TO BE DONE: In the forum post, what method groups the FFT results for each second, and with how many clusters?

11

Looking at this answer: Python Scipy FFT wav files

The technical part is obvious and working, but I have two theoretical questions (the code mentioned is below):

1) Why do I have to normalized (b=...) the frames? What would happen if I used the raw data?

2) Why should I only use half of the FFT result (d=...)?

3) Why should I abs(c) the FFT result?

Perhaps I'm missing something due to inadequate understanding of WAV format or FFT, but while this code works just fine, I'd be glad to understand why it works and how to make the best use of it.

Edit: in response to the comment by @Trilarion :

I'm trying to write a simple, not 100% accurate but more like a proof-of-concept Speaker Diarisation in Python. That means taking a wav file (right now I am using this one for my tests) and in each second (or any other resolution) say if the speaker is person #1 or person #2. I know in advance that these are 2 persons and I am not trying to link them to any known voice signatures, just to separate. Right now take each second, FFT it (and thus get a list of frequencies), and cluster them using KMeans with the number of clusters between 2 and 4 (A, B [,Silence [,A+B]]).

Spatial reasoning data:
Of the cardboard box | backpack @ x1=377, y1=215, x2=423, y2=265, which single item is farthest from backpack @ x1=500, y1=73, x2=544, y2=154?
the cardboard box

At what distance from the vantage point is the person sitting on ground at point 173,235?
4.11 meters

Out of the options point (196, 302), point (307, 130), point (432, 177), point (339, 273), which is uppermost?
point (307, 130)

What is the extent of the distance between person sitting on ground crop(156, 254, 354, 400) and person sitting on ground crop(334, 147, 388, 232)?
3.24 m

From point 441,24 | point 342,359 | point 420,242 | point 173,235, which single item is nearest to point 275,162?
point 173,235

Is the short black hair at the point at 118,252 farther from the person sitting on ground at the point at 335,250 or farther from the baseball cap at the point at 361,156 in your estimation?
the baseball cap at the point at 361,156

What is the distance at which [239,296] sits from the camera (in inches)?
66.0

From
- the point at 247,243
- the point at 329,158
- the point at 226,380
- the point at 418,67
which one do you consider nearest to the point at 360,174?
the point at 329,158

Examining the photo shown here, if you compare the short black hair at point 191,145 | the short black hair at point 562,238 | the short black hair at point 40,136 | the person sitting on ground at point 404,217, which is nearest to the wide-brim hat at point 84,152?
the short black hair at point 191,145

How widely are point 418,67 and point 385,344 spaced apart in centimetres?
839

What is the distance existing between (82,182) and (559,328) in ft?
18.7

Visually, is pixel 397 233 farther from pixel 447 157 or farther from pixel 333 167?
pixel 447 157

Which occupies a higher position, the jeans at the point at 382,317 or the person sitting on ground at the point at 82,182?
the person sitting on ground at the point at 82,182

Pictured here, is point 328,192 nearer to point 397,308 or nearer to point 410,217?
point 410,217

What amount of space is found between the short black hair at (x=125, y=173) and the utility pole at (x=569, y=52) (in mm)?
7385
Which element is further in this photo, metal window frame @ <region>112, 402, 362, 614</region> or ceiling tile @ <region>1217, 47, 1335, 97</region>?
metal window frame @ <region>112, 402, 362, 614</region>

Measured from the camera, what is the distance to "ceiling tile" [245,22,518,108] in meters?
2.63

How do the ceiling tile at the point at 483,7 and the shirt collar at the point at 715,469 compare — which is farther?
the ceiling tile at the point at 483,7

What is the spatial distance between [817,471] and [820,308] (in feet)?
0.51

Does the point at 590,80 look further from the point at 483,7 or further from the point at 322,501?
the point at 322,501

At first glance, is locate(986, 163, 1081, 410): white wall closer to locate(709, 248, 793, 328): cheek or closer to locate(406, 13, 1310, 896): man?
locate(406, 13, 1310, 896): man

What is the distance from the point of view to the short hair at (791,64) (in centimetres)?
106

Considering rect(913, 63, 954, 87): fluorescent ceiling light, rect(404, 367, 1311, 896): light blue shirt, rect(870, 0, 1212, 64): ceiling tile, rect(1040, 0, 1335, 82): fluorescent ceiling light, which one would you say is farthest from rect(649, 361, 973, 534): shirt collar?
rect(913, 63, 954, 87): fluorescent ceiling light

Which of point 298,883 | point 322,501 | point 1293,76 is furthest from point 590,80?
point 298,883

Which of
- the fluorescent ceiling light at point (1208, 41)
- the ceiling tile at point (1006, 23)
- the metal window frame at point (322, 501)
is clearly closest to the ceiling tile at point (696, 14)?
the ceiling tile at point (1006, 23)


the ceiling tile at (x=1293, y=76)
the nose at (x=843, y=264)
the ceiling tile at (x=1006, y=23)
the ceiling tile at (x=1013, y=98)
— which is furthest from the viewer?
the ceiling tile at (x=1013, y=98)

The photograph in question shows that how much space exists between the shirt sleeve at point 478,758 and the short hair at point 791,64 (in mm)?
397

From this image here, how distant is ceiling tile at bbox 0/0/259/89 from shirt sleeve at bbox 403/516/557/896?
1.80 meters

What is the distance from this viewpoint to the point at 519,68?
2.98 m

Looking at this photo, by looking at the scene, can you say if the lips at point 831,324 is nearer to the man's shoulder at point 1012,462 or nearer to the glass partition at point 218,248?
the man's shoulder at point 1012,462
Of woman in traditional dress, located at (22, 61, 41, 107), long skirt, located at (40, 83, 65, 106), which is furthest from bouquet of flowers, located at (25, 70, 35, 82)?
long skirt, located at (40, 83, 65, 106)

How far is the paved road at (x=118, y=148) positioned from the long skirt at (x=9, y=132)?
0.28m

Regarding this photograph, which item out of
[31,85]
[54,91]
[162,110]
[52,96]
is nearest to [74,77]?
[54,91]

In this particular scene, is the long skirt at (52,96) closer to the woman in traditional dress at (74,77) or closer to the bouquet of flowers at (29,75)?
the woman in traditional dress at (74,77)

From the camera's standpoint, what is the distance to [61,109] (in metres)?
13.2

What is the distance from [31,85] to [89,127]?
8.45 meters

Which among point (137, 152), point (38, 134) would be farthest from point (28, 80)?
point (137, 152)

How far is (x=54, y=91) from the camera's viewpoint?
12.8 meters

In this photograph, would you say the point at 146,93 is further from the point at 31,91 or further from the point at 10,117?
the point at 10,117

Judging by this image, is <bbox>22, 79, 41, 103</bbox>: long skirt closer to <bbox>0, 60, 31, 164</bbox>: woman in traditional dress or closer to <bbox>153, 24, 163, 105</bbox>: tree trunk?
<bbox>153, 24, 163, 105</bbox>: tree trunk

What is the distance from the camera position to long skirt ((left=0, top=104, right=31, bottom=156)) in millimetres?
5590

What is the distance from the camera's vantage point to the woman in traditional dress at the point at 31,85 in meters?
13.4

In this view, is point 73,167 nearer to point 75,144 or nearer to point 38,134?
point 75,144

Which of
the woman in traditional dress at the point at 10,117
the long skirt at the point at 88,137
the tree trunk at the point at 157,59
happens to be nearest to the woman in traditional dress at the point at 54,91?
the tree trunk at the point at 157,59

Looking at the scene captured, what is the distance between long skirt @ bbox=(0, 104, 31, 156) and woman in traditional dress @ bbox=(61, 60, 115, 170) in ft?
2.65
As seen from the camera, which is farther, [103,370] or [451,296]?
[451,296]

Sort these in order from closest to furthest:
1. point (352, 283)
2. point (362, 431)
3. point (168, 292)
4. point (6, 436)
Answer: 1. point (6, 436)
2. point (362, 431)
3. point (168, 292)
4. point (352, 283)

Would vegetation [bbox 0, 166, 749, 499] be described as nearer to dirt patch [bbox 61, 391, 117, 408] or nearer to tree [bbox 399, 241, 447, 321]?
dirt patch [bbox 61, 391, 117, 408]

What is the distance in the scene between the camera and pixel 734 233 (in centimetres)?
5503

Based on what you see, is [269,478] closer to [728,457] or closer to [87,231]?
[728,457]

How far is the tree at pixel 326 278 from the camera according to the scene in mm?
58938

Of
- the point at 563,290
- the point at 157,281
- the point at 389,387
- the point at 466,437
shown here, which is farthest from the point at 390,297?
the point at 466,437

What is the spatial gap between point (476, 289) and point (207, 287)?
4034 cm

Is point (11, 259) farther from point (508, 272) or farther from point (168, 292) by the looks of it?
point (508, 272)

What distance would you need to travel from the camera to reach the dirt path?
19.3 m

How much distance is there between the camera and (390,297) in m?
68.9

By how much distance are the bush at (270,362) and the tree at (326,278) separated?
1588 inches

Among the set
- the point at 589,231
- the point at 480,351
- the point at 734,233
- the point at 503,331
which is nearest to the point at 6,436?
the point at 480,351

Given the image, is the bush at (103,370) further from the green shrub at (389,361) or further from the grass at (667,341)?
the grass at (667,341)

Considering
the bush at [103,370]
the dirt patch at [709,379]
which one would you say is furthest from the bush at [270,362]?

ANSWER FOR THIS EXERCISE: KMeans, with the number of clusters between 2 and 4.